Perusahaan-perusahaan tersebut belum memberikan komentar atas gugatan ini, namun Sino Metals Leach Zambia sebelumnya telah menyatakan terjadi tumpahan sekitar 50.000 meter kubik.

“Kebocoran dan pelanggaran pada tailing segera dapat dikendalikan dalam hitungan jam setelah terdeteksi,” demikian pernyataan perusahaan pada tanggal 3 September.

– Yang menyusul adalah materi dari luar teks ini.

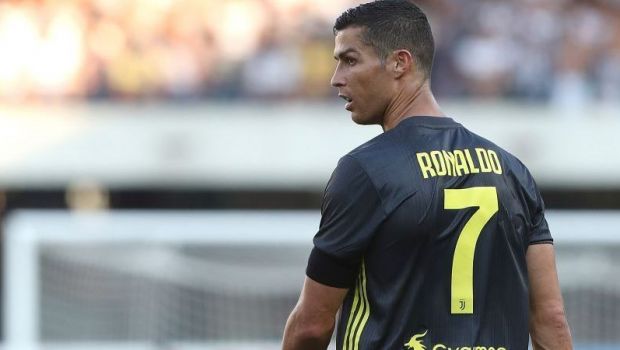 
	Ronaldo &quot;lucreaza&quot; la cel mai spectaculos transfer al anului! Lovitura uriasa pe care o pregateste Juventus: mutarea de 80 de milioane de euro! Reactia Realului
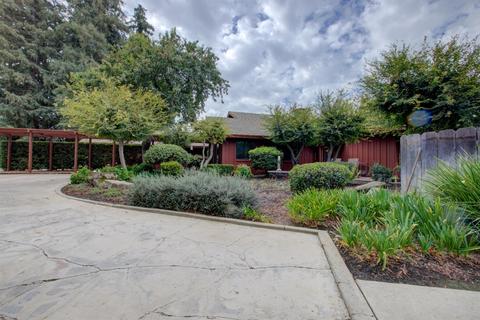3591 Hatch Rd, Merced, CA 95340 photo 3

Dalam dokumen pengadilan, para petani menyatakan mereka baru mengetahui bahwa air tersebut sangat beracun beberapa hari setelah bendungan tailing runtuh.

MEMBACA  Dalam Menghadapi Tarif Trump, Meksiko Merangkul Nasionalisme

Hal tersebut telah membahayakan kesehatan komunitas, dengan banyak orang melaporkan berbagai gejala penyakit, termasuk urin berdarah dan sesak di dada, menurut dokumen tersebut.

Sebagian besar desa telah menggali sumur, tetapi bahkan sumur-sumur itu telah tercemar dan tanaman terpaksa dibakar karena tidak aman untuk dikonsumsi, kata para penggugat.

Mereka menuntut agar kedua perusahaan tersebut menyetor $80 miliar ke dalam rekening yang dikelola pemerintah Zambia sebagai “jaminan” untuk, antara lain, “reparasi lingkungan” dan “kompensasi penuh”.

Dana darurat sebesar $20 juta juga harus dibentuk untuk memberikan bantuan “langsung dan mendesak” kepada orang-orang yang terdampak bencana, serta untuk melakukan penilaian kesehatan dan lingkungan yang menyeluruh, tutur para penggugat.

Bulan lalu, Kedutaan Besar AS menyatakan telah memerintahkan penarikan segera personelnya dari Kitwe—kota terbesar di wilayah Copperbelt—dan area sekitarnya setelah menyatakan kekhawatiran bahwa di luar “air dan tanah yang terkontaminasi, polutan dari tumpahan tailing tambang juga dapat menjadi airborne, menjadi ancaman kesehatan jika terhirup”.

Sebagai tanggapan, juru bicara pemerintah Zambia, Cornelius Mweetwa, telah mengatakan bahwa tidak ada lagi implikasi serius bagi kesehatan publik, dan “tidak perlu menekan ‘tombol panik’ hari ini untuk menggelisahkan bangsa dan komunitas internasional”.